# Phase 1 – Exploratory Data Analysis



## 1.1 Basic Data Description and Characteristics


# A)

| **Dataset** | **Number of Records** | **Number of Attributes** | **Main collums** | **Description** |
|--------------|------------------------|----------------------------|-----------------|-----------------|
| **patient.csv** | 2,068 | 13 |username, registration, address, ssn, residence, birthdate, sex, age, bmi, height, weight, diagnosis, treatment| Contains patient information – demographic data (age, sex, address) and basic clinical characteristics (BMI, diagnosis, treatment). |
| **station.csv** | 832 | 6 |station, latitude, revision, longitude, code, location|  Data about individual measurement stations – GPS coordinates, station code, name, and hardware revision. |
| **observation.csv** | 12,046 | 23 | SpO₂, HR, PI, RR, EtCO₂, FiO₂, PRV, BP, Skin Temp, Core Temp, O₂Flow, pH, PaO₂, PaCO₂, Na⁺, K⁺, Ca²⁺, Hb, Hct, Glu, Lac, patient, station| Records of patient vital parameter measurements, including oxygen saturation (SpO₂), heart rate, respiratory rate, and other biochemical indicators. |

In total, the patient.csv file contains 2,068 patients, all of whom have a valid station_ID referencing one of the 832 stations listed in station.csv (IDs range from 0 to 831).
The observation.csv table includes 12,046 measurements, and 100 % of them can be matched to a corresponding station using identical latitude and longitude coordinates.
This means that every patient and every observation can be correctly linked to its station.

In [None]:
import pandas as pd
import numpy as np
import matplotlib.pyplot as plt
plt.rcParams["font.family"] = "DejaVu Sans" 

pd.set_option("display.max_columns", 100)
pd.set_option("display.width", 120)

In [None]:
def read_any(path):
    try:
        return pd.read_csv(path, sep=None, engine="python", encoding="utf-8-sig")
    except Exception:
        return pd.read_csv(path, sep=";", engine="python", encoding="utf-8-sig")

patient = read_any("data/patient.csv")
station = read_any("data/station.csv")
observation = read_any("data/observation.csv")
sensor_range = read_any("data/sensor_variable_range.csv")

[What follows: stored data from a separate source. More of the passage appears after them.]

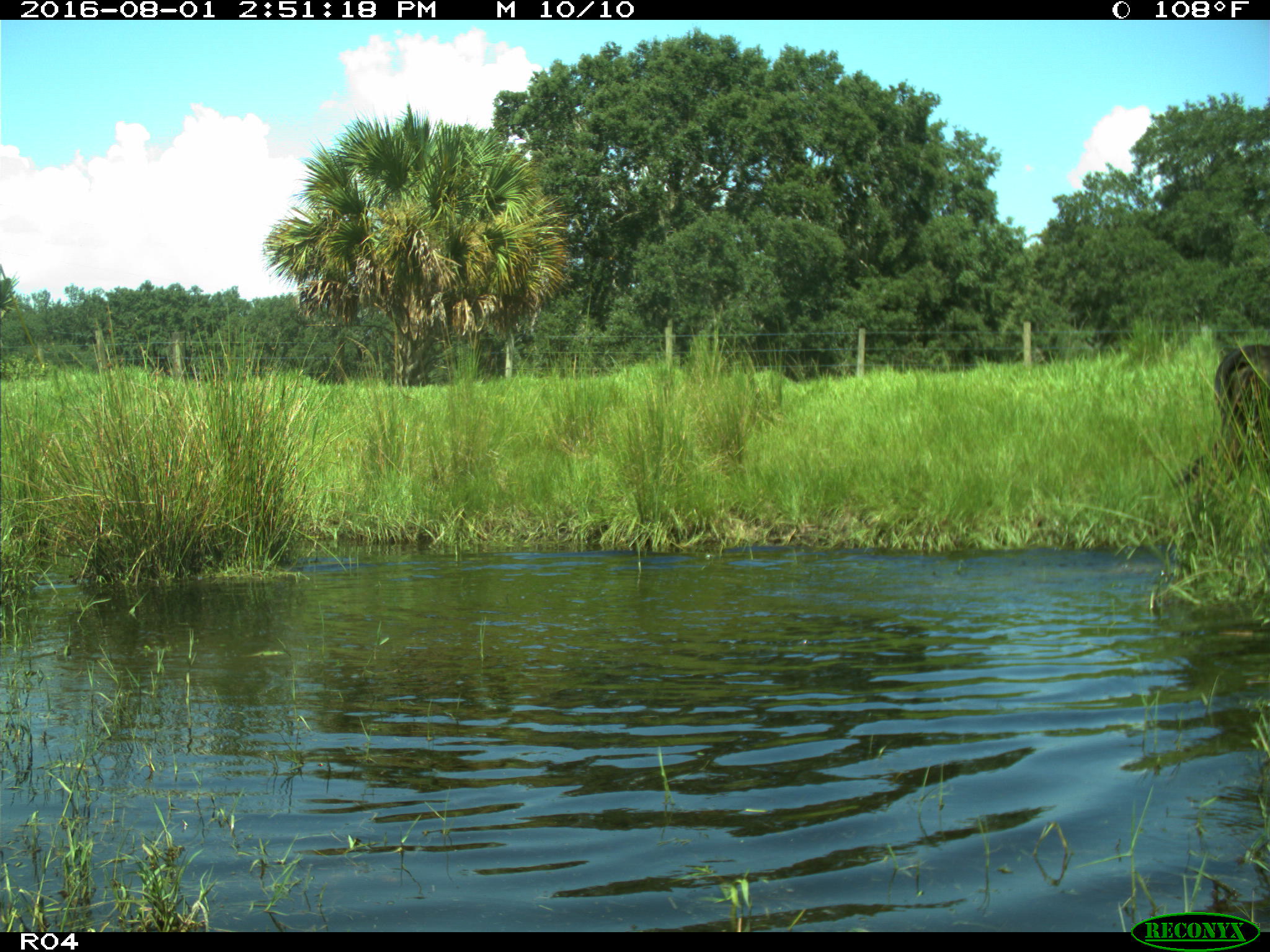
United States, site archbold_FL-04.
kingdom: Animalia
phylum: Chordata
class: Mammalia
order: Artiodactyla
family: Bovidae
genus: Bos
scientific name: Bos taurus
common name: domestic cow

(len(patient), len(station), len(observation), len(sensor_range))


In [None]:
def quick_profile(df, name):
    print(f"\n================================= {name} =================================")
    print(f"Rows: {len(df):,} | Columns: {len(df.columns)}")
    print("Columns:", list(df.columns))
    print("\nData types:")
    display(df.dtypes.to_frame("dtype"))
    print("\nMissing values per column (top 10):")
    display(df.isna().sum().sort_values(ascending=False).head(10))
    print("\nSample rows:")
    display(df.head(5))

quick_profile(patient, "patient")
quick_profile(station, "station")
quick_profile(observation, "observation")
quick_profile(sensor_range, "sensor_variable_range")


In [None]:
if "station_ID" in patient.columns:
    sid = pd.to_numeric(patient["station_ID"], errors="coerce").dropna().astype(int)
    print("patient.station_ID range:", int(sid.min()), "to", int(sid.max()), "| station rows:", len(station))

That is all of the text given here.